### EXERCISE
How many lines in the records below contain the word "right"? Reply with the number only.

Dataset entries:

_ _ _ _ _

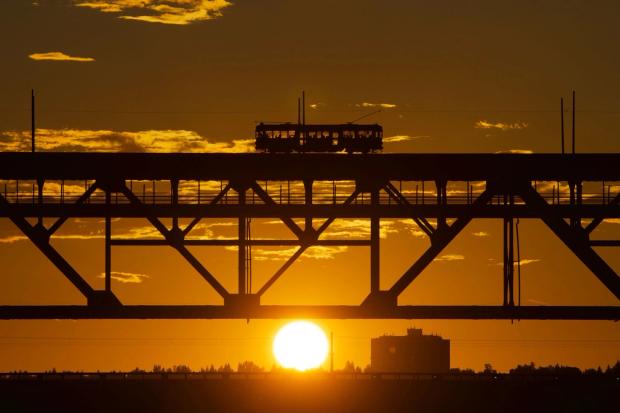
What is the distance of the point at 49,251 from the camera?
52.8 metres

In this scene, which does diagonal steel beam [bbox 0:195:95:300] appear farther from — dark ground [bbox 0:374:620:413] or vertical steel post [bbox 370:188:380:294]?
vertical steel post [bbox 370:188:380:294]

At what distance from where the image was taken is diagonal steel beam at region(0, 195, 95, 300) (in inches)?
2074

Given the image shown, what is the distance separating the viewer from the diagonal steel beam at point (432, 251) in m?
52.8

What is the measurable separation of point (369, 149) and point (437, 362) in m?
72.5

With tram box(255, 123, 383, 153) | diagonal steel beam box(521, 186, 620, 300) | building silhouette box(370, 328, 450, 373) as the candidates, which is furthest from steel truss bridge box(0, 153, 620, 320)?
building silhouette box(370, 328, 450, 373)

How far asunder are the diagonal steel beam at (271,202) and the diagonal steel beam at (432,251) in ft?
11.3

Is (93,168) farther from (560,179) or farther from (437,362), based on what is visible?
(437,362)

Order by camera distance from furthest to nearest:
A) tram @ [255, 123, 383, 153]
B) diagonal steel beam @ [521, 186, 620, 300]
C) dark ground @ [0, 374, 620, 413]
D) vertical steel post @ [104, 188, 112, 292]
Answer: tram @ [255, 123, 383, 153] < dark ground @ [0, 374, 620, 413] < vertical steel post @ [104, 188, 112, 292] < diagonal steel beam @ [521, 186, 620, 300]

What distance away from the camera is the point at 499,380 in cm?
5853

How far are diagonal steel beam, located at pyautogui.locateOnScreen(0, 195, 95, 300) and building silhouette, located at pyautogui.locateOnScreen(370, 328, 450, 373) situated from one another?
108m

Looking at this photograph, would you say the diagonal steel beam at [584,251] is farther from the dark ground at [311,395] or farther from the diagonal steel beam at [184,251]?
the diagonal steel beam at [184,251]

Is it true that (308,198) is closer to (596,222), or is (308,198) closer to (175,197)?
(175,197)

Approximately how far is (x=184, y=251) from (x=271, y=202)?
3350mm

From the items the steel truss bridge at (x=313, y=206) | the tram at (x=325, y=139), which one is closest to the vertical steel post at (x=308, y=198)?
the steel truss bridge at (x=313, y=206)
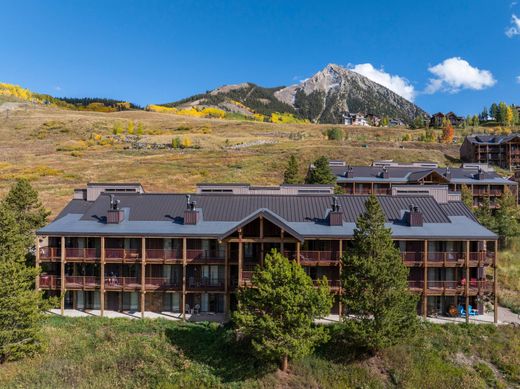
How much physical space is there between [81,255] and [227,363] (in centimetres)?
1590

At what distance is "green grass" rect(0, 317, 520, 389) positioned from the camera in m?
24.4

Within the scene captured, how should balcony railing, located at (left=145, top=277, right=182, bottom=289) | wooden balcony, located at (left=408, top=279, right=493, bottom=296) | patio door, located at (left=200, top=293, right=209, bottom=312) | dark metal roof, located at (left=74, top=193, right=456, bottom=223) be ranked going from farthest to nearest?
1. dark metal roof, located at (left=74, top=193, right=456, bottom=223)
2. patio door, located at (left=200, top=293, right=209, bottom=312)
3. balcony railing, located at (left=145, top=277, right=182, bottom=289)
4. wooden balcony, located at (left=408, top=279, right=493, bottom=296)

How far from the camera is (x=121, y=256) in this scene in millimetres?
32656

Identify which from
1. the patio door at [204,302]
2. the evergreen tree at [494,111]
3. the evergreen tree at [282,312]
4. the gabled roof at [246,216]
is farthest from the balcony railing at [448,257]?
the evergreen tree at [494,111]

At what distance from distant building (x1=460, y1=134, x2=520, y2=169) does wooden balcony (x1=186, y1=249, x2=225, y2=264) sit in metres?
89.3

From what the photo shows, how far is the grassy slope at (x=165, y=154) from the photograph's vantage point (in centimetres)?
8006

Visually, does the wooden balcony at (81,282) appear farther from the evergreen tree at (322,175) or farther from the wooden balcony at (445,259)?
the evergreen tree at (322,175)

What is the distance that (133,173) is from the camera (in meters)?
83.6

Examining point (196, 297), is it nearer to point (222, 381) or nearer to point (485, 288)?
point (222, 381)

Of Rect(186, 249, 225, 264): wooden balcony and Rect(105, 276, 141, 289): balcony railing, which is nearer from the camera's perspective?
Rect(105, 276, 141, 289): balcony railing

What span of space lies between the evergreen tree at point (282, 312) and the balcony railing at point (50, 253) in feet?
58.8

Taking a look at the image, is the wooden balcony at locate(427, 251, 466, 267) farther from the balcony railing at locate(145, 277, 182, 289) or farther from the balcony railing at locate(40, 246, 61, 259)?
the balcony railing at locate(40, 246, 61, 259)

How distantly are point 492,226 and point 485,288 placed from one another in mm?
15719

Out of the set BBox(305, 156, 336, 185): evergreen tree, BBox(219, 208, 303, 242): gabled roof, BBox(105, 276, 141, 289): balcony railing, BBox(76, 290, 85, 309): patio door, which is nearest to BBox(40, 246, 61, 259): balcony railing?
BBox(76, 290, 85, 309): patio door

_ _ _ _ _

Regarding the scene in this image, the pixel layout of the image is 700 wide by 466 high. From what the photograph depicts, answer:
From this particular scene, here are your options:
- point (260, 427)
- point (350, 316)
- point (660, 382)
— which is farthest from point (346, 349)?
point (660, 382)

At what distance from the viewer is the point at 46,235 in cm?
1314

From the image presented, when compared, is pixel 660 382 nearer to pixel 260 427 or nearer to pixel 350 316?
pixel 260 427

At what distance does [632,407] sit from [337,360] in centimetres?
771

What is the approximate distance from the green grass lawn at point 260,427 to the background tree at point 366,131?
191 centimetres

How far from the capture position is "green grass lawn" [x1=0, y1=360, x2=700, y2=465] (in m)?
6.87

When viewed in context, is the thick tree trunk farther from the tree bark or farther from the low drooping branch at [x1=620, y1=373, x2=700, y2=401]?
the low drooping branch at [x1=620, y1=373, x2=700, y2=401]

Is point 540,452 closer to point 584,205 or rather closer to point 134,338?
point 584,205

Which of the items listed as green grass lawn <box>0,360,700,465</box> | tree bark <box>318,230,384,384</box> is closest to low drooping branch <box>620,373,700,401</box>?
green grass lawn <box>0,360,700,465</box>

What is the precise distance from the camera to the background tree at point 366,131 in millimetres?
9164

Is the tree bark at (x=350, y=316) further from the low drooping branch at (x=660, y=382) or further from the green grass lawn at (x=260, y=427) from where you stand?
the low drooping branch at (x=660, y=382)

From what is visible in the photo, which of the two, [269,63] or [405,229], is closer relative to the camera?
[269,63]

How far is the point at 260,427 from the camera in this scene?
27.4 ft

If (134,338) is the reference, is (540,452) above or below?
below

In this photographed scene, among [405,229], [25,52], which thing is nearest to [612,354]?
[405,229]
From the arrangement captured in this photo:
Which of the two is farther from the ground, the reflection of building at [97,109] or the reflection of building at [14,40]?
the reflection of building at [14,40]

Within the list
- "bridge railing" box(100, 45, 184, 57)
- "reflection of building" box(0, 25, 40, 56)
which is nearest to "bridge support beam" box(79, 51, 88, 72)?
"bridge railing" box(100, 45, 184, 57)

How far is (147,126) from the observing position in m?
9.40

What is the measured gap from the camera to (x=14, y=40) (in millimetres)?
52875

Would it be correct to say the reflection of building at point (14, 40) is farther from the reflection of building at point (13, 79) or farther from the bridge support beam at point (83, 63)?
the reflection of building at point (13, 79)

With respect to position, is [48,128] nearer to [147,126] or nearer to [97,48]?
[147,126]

_ _ _ _ _

### WRITTEN ANSWER
5